For now we will take the facts that gasoline pump prices just reached their highest levels in 28 months, that the U.S. dollar has lost 11.6% of its value since last June, and yesterday’s surging inflation warning by the Bank of England (consumer prices rose 4% in January versus a 2% target) as early indicators.
The upcoming March issue of The Investor includes a must-read guide to investing in inflationary times and reviews a number of green inflation hedges.
U.S. stock market super strong
Emerging markets have been weakening for a couple of months with inflationary pressures and the events in North Africa and the Middle East but so far the U.S. stock market appears to be shrugging these off and, if anything, is getting a boost as the primary recipient of the treatments for how to cure cystic acne from emerging markets.
For nearly six months now, with the possible exception of a small glitch in November, the U.S. stock market has been on a near straight line headed for the top right corner of the charts.

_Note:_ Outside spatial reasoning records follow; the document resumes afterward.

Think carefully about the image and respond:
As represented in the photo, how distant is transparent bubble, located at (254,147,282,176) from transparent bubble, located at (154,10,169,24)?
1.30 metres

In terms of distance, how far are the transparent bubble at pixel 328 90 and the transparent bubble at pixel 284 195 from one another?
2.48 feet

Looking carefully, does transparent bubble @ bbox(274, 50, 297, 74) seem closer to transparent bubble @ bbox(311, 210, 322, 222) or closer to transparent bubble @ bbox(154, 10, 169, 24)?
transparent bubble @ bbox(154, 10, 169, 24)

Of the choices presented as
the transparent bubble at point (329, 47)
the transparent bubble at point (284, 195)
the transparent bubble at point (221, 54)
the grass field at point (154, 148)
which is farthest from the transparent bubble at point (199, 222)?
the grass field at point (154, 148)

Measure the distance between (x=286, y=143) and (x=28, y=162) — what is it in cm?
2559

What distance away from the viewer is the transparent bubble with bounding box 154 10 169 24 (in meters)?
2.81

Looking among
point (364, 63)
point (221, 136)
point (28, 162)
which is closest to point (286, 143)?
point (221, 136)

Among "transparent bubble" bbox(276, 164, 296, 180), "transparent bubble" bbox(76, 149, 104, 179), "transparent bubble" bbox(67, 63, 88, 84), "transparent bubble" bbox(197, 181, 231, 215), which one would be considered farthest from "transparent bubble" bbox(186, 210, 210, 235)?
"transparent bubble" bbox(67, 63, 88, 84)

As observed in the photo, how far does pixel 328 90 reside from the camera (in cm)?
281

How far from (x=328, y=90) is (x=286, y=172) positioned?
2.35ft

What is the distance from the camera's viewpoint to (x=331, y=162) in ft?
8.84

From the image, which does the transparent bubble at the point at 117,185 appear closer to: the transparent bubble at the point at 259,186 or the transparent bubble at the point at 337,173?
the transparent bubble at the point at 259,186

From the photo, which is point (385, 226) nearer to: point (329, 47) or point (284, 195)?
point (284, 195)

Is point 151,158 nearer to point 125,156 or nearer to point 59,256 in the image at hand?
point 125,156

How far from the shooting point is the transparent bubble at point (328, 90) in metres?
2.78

There is no telling how far this rise will go before investors take a breather and instead of attempting to time an upcoming correction we continue to position our investments with long-term trends.
We never thought that stock market investors act rationally but it is somewhat ironic that, at a time when balancing budgets and cutting costs is gaining in importance, the cleanest and least expensive source of energy, Negawatts, appear the least appreciated by investors. Negawatts are the energy which did not have to be generated because it was saved, or not wasted.

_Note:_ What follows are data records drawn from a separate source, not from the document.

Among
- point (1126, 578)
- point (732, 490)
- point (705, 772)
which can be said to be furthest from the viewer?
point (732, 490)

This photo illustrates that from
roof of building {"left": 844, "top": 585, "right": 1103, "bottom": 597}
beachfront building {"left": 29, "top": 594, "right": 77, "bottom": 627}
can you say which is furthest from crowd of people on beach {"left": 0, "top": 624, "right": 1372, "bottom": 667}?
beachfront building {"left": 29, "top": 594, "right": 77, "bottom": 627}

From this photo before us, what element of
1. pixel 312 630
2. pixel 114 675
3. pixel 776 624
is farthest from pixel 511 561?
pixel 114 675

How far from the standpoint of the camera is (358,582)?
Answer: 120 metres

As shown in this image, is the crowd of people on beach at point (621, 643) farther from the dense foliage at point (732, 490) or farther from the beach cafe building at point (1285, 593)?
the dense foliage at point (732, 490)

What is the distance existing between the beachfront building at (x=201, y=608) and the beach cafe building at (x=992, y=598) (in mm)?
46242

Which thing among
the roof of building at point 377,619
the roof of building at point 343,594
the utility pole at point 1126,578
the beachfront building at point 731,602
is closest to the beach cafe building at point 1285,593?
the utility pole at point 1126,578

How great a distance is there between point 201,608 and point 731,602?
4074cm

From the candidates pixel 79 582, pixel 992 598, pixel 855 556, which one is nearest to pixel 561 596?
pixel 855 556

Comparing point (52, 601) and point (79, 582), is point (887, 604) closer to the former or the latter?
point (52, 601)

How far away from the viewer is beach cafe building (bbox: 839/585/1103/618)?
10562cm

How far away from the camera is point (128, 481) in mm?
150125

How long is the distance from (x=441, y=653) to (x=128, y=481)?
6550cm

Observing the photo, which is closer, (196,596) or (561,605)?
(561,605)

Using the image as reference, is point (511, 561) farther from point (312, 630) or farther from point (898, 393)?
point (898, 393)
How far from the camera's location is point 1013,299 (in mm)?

Negawatts are the proverbial low hanging fruit and energy efficiency solutions have allowed electric utilities to postpone building new power plants, yet energy efficiency and the smart grid are two of the weakest green sectors we track and invest in.
The recent fiasco involving our preferred demand response provider over how power cuts are accounted for and paid for by grid operators, is a perfect example of an industry in the formative stages. Despite the growing pains we believe the technology has great merit and the company’s services deliver real value to their customers. As the revenue growth begins to generate bottom line profits we trust the market will adjust the valuations of the leading companies in this emerging energy sector.

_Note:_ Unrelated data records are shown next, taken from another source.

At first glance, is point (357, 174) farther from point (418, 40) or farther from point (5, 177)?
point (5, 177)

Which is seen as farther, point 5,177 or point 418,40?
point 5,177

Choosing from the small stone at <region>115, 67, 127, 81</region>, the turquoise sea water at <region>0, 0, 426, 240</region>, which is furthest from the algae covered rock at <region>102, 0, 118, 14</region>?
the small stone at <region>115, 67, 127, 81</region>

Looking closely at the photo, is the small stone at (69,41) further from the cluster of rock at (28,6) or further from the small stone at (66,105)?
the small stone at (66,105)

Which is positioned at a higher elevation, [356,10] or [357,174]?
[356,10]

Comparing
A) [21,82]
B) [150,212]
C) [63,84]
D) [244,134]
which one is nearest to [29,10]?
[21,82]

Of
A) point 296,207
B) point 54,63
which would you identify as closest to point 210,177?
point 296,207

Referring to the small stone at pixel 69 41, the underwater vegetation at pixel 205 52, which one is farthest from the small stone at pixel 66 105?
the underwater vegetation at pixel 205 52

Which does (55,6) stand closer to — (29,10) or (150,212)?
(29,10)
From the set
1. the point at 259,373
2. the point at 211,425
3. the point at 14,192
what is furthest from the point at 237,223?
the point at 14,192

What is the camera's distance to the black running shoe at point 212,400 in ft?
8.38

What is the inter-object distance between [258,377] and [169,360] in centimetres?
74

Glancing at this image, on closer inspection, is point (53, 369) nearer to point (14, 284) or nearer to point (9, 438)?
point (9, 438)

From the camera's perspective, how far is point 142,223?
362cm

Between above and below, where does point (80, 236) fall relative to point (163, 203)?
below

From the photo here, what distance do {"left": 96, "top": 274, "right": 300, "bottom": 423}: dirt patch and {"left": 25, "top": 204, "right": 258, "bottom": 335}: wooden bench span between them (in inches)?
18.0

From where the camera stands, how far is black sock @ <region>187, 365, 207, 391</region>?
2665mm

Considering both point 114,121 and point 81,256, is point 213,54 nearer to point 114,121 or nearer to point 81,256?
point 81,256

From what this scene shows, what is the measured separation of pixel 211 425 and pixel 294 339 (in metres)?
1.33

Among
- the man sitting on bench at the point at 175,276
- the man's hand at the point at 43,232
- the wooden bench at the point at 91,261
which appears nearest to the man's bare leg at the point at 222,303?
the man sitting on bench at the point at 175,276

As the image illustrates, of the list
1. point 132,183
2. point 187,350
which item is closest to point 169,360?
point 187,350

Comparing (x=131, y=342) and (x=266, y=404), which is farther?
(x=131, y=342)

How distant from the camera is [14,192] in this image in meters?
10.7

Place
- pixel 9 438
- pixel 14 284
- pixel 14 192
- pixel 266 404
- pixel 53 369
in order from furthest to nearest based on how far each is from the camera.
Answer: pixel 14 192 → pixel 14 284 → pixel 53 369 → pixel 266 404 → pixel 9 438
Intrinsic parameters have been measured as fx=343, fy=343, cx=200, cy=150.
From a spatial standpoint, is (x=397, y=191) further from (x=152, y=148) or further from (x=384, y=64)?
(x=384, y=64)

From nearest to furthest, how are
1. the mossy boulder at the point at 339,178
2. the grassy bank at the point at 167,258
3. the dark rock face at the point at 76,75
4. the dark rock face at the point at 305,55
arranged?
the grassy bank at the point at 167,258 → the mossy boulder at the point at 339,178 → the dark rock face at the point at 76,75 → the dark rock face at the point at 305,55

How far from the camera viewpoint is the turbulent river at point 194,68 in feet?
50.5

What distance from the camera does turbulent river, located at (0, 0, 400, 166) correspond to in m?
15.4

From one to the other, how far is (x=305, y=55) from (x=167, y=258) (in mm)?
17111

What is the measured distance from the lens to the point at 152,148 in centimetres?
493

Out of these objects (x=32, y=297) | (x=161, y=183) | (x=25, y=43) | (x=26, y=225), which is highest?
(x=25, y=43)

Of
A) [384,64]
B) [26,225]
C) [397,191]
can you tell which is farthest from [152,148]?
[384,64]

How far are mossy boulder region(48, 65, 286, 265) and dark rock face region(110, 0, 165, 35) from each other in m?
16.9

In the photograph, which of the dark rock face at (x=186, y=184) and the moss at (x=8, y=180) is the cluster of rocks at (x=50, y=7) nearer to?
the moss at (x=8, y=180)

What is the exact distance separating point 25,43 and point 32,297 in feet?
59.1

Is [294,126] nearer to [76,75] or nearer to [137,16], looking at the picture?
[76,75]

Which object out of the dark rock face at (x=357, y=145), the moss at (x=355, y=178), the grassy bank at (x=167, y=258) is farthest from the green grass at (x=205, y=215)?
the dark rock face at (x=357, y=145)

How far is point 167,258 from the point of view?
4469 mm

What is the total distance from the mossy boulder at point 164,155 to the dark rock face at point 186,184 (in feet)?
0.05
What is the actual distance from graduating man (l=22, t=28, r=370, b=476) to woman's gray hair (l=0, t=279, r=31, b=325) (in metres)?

The Portfolio update and recommendations
Alternative energy markets were mixed this month with resurgence in the wind sector more than making up for weakness in the energy efficiency and smart grid sectors. The Portfolio gained 1.17% since our last update, slightly lagging the large caps in the S&P 500 index which added 2.55% in the same four week span. The portfolio is now up an aggregate 40.38% since inception, an annualized gain of 24.69%, which compares with a 26.28% decline (-17.99% annualized) for the benchmark S&P Global Clean Energy index over the same period.
The wind energy group advance this month underlines once more the importance of selectivity when it comes to renewable energy stocks. While three of our holdings led the wind sector with double digit gains, not all wind stocks did as well, to wit, Broadwind Energy (BWEN) managed to lose 15.7%. The five wind energy stocks in The Portfolio, and BWEN is not one of them, gained 10.85% for the month.
The solar sector saw strong rebounds in the shares of most Chinese manufacturers but mixed performance for U.S. manufacturers. Our recent partial profit taking on our preferred maker of solar inverters Power-One (PWER), proved timely as the shares have been correcting sharply since then. On the flip side, our latest solar recommendation has been moving up and away from our target entry point. For the time being we will keep our recommendation unchanged.